#### [Quoted passage]
# # # # #
I don’t believe in leftovers and I don’t believe in traditions. But traditionally, I consume borscht for days and days on end until it’s completely gone and then I quickly figure out how long is long enough to wait until I make another big pot. That’s the thing with borscht: you can’t get enough of it. Real borscht. I’m not talking that stuff you think is borscht or that you’ve always been afraid to try because you don’t like beets. (Hehe! I’ve never even sampled borscht made with beets, let alone made it that way, myself.)
I lived in Russia. Twice. I know borscht. It’s like potato salad in America; everyone has their own variation and preferences for all the different nuances of ingredients and/or preparation methods. I’m going to share with you my own version adapted from the hundreds (literally) of bowls I was fed during my collective two years’ time in both Rostov and Moscow.
Here in America we tend to sweep borscht under the kitchen rug with a brush of the hand by saying, “Oh. Borscht. Right. Cabbage and beet soup? Yeah, no thanks.”
I feel like I should make a yard sign that says, “Give Borscht A Chance,” or maybe, “Make Room For Borscht In Your Life.” I’m just not sure it would be as convincing as putting that first spoonful to your lips. The aroma, alone, is enough to bring complete strangers to the door asking what time supper is being served. Seriously, this is good stuff. I didn’t even like cabbage before I went to Russia for the first time, and now I can’t imagine my life without it!
# # # # #
#### [Task description]
Return the whole borscht piece word for word, with nothing changed.

#### [Recorded data]
# # # # #
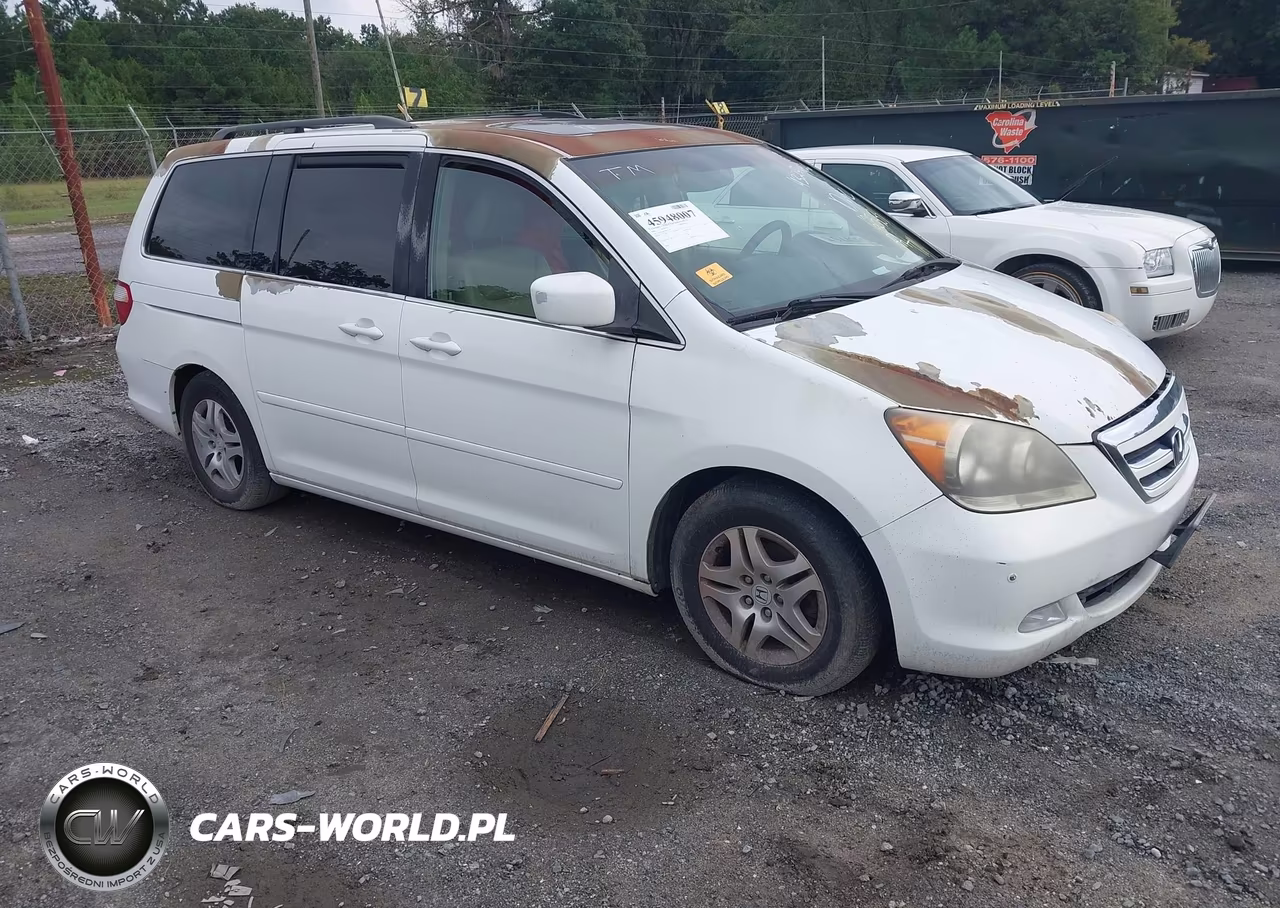 2006 Honda Odyssey Touring VIN:5FNRL38836B125434 - 1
# # # # #
#### [Written answer]
I don’t believe in leftovers and I don’t believe in traditions. But traditionally, I consume borscht for days and days on end until it’s completely gone and then I quickly figure out how long is long enough to wait until I make another big pot. That’s the thing with borscht: you can’t get enough of it. Real borscht. I’m not talking that stuff you think is borscht or that you’ve always been afraid to try because you don’t like beets. (Hehe! I’ve never even sampled borscht made with beets, let alone made it that way, myself.)
I lived in Russia. Twice. I know borscht. It’s like potato salad in America; everyone has their own variation and preferences for all the different nuances of ingredients and/or preparation methods. I’m going to share with you my own version adapted from the hundreds (literally) of bowls I was fed during my collective two years’ time in both Rostov and Moscow.
Here in America we tend to sweep borscht under the kitchen rug with a brush of the hand by saying, “Oh. Borscht. Right. Cabbage and beet soup? Yeah, no thanks.”
I feel like I should make a yard sign that says, “Give Borscht A Chance,” or maybe, “Make Room For Borscht In Your Life.” I’m just not sure it would be as convincing as putting that first spoonful to your lips. The aroma, alone, is enough to bring complete strangers to the door asking what time supper is being served. Seriously, this is good stuff. I didn’t even like cabbage before I went to Russia for the first time, and now I can’t imagine my life without it!